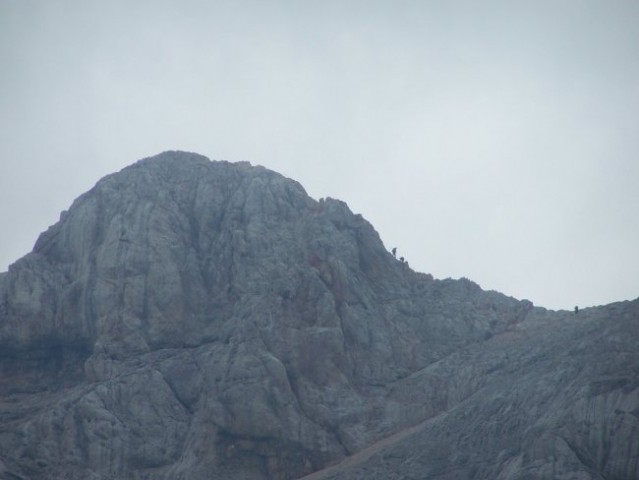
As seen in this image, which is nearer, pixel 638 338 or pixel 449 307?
pixel 638 338

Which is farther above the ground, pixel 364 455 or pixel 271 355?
pixel 271 355

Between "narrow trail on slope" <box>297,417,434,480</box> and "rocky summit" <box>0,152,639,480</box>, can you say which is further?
"narrow trail on slope" <box>297,417,434,480</box>

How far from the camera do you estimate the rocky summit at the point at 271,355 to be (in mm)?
77000

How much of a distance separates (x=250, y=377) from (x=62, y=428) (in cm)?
1724

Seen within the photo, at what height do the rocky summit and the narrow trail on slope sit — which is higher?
the rocky summit

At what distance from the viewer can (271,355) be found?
89.8 m

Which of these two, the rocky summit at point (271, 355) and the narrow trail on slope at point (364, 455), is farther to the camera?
the narrow trail on slope at point (364, 455)

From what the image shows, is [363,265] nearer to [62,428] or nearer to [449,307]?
[449,307]

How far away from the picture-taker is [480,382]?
287ft

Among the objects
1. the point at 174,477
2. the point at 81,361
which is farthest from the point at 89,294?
the point at 174,477

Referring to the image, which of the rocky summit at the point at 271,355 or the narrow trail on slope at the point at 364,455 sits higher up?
the rocky summit at the point at 271,355

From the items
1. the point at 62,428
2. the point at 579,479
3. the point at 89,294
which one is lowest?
the point at 579,479

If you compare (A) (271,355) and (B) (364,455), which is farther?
(A) (271,355)

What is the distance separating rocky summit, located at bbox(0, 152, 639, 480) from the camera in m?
77.0
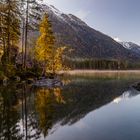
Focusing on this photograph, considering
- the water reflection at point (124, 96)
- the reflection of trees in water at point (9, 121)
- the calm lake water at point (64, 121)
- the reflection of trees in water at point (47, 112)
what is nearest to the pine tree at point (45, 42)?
the water reflection at point (124, 96)

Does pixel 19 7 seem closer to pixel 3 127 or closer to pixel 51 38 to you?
pixel 51 38

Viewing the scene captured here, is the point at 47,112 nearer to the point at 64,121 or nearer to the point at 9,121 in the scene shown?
the point at 64,121

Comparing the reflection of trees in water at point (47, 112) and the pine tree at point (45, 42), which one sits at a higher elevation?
the pine tree at point (45, 42)

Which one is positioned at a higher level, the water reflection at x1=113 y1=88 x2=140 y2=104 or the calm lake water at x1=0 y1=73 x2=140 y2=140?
the water reflection at x1=113 y1=88 x2=140 y2=104

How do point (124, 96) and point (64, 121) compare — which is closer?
point (64, 121)

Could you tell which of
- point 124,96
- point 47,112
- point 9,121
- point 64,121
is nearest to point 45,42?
point 124,96

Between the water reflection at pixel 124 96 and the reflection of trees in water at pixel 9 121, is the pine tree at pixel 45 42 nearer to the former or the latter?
the water reflection at pixel 124 96

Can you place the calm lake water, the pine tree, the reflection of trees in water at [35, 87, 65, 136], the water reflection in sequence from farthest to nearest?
the pine tree → the water reflection → the reflection of trees in water at [35, 87, 65, 136] → the calm lake water

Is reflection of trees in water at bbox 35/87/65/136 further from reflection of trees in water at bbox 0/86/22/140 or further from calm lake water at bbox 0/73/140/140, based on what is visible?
reflection of trees in water at bbox 0/86/22/140

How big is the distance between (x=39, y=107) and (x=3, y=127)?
792cm

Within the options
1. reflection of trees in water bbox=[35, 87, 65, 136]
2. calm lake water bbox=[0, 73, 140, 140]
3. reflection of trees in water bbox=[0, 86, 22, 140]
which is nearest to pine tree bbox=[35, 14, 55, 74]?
reflection of trees in water bbox=[35, 87, 65, 136]

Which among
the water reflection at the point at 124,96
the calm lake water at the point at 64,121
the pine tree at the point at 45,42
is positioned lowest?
the calm lake water at the point at 64,121

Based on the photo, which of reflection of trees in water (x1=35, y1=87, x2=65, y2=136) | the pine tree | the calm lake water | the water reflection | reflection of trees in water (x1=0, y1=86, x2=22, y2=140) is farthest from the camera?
the pine tree

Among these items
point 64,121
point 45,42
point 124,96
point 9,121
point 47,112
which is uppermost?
point 45,42
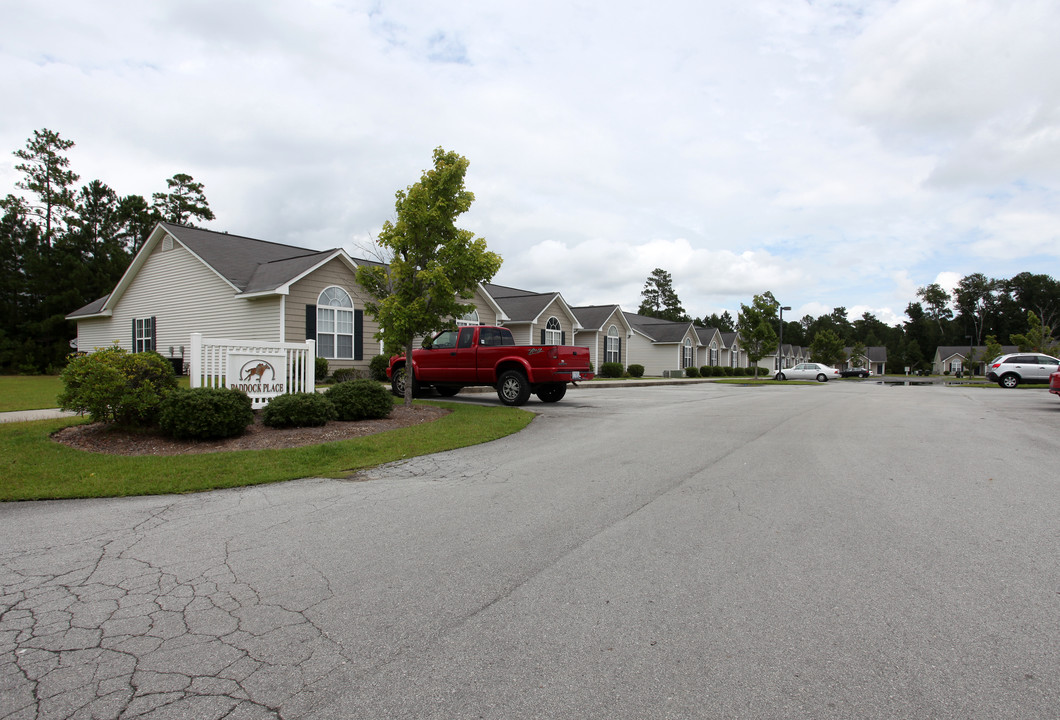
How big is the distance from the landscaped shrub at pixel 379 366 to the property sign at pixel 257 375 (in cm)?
1023

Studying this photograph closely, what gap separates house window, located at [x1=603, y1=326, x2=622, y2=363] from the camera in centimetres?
3894

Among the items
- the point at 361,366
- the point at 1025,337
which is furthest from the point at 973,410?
the point at 1025,337

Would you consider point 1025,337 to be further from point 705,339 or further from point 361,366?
point 361,366

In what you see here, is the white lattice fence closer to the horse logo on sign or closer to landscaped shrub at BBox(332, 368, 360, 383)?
the horse logo on sign

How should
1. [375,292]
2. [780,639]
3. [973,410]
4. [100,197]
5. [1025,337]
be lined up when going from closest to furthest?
[780,639], [375,292], [973,410], [1025,337], [100,197]

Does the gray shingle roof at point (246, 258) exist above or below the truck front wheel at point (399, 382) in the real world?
above

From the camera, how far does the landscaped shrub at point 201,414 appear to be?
834 centimetres

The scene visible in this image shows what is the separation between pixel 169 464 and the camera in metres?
7.09

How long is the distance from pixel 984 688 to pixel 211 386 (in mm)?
10306

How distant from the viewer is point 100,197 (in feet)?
147

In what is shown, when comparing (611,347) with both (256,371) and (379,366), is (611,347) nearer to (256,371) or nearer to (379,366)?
(379,366)

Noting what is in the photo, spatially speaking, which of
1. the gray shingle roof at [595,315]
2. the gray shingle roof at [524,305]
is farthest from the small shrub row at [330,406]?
the gray shingle roof at [595,315]

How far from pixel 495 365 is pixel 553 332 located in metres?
18.4

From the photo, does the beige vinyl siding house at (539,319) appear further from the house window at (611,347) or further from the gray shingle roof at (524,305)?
the house window at (611,347)
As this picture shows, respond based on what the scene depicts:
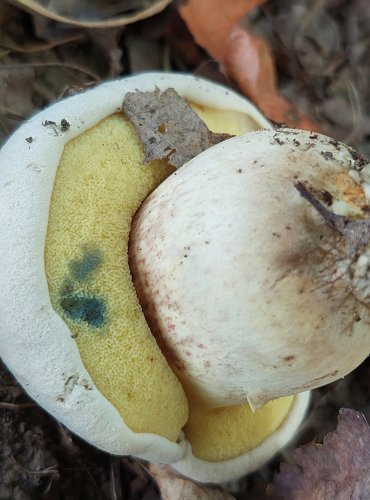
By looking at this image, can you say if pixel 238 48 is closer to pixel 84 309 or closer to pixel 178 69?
pixel 178 69

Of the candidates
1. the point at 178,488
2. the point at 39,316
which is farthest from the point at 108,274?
the point at 178,488

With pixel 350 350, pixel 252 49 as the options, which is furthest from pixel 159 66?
pixel 350 350

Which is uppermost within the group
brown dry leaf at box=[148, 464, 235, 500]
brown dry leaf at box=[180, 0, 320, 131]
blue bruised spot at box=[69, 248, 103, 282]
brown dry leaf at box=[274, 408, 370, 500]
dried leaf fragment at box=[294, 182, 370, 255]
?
blue bruised spot at box=[69, 248, 103, 282]

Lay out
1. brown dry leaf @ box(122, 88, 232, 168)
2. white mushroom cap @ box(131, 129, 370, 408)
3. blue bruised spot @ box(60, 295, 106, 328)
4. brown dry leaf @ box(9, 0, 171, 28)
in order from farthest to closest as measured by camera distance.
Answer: brown dry leaf @ box(9, 0, 171, 28), brown dry leaf @ box(122, 88, 232, 168), blue bruised spot @ box(60, 295, 106, 328), white mushroom cap @ box(131, 129, 370, 408)

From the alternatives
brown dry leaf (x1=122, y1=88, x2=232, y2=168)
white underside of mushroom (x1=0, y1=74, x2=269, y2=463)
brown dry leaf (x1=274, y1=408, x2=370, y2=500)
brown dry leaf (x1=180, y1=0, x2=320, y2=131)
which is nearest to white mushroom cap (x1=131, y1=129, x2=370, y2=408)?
brown dry leaf (x1=122, y1=88, x2=232, y2=168)

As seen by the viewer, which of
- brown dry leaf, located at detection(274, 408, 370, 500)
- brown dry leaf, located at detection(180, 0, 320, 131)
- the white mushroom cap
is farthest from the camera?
brown dry leaf, located at detection(180, 0, 320, 131)

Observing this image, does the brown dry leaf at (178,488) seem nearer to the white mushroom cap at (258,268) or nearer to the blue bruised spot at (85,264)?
the white mushroom cap at (258,268)

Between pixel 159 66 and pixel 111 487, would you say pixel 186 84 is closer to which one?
pixel 159 66

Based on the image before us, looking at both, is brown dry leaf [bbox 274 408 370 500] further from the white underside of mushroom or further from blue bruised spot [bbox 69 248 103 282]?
blue bruised spot [bbox 69 248 103 282]

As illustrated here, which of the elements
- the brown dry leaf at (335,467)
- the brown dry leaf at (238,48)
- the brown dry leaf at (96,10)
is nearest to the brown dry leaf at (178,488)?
the brown dry leaf at (335,467)
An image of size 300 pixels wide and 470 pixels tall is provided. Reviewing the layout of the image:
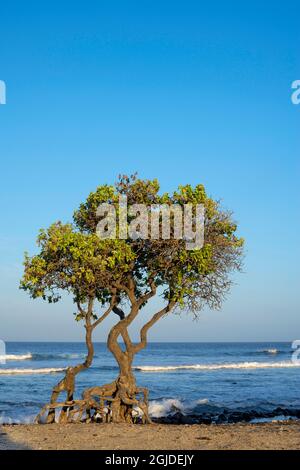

• **EXERCISE PROMPT**
Could you turn the lines of the records above into a numbered list, starting with the line that contains "Among the items" and going on through the line that contains "[780,639], [375,292], [973,410], [1025,337], [100,197]", with both of those lines included and any blank lines left out?

• **ANSWER TO THIS TASK**
1. Among the items
2. - the point at 361,366
3. - the point at 1025,337
4. which is furthest from the point at 973,410?
5. the point at 1025,337
6. Would you consider point 1025,337 to be further from point 705,339 or further from point 361,366?
7. point 361,366
8. In what you see here, is the white lattice fence closer to the horse logo on sign or closer to landscaped shrub at BBox(332, 368, 360, 383)?
9. the horse logo on sign
10. How should
11. 1. [375,292]
12. 2. [780,639]
13. 3. [973,410]
14. 4. [100,197]
15. 5. [1025,337]
16. be lined up when going from closest to furthest?
17. [780,639], [375,292], [973,410], [1025,337], [100,197]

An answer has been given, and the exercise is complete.